- Given problem
Convert the lines below, from the line containing "Across the image, is" through the end of the entries (both ends included), into a Markdown table with the columns Row and Line. Number each line and omit blank lines; include no other lines.

======== Records supplied ========

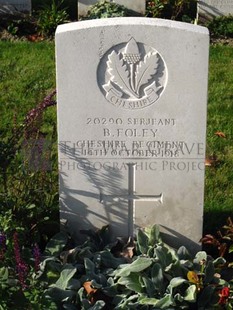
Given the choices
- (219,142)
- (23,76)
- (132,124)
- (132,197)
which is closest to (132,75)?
(132,124)

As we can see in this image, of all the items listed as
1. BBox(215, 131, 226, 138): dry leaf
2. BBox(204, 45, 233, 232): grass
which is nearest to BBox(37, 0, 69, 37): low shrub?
BBox(204, 45, 233, 232): grass

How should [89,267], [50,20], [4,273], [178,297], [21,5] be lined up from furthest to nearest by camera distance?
[21,5] < [50,20] < [89,267] < [178,297] < [4,273]

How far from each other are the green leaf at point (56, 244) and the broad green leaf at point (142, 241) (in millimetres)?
451

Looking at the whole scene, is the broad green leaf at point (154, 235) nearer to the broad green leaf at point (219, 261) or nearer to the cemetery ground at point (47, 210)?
the cemetery ground at point (47, 210)

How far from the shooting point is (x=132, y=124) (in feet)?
13.8

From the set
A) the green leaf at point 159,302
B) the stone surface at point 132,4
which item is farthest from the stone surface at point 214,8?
the green leaf at point 159,302

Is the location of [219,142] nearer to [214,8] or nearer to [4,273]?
[4,273]

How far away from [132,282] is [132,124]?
0.91 meters

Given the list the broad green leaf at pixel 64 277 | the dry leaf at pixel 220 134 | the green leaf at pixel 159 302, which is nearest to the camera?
the green leaf at pixel 159 302

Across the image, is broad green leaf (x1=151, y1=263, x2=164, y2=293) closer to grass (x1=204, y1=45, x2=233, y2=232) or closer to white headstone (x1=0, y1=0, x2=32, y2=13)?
grass (x1=204, y1=45, x2=233, y2=232)

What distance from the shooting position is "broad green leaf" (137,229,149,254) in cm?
424

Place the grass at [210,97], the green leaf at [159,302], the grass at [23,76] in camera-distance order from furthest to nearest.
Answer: the grass at [23,76] → the grass at [210,97] → the green leaf at [159,302]

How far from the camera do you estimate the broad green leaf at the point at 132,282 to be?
3982 mm

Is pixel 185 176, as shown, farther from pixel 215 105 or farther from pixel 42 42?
pixel 42 42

========

- Response
| Row | Line |
|---|---|
| 1 | Across the image, is broad green leaf (x1=151, y1=263, x2=164, y2=293) closer to grass (x1=204, y1=45, x2=233, y2=232) or closer to white headstone (x1=0, y1=0, x2=32, y2=13)? |
| 2 | grass (x1=204, y1=45, x2=233, y2=232) |
| 3 | What distance from the shooting position is "broad green leaf" (137,229,149,254) in cm? |
| 4 | 424 |
| 5 | Place the grass at [210,97], the green leaf at [159,302], the grass at [23,76] in camera-distance order from furthest to nearest. |
| 6 | Answer: the grass at [23,76] → the grass at [210,97] → the green leaf at [159,302] |
| 7 | How far from the camera do you estimate the broad green leaf at the point at 132,282 to be? |
| 8 | 3982 mm |
| 9 | Is pixel 185 176, as shown, farther from pixel 215 105 or farther from pixel 42 42? |
| 10 | pixel 42 42 |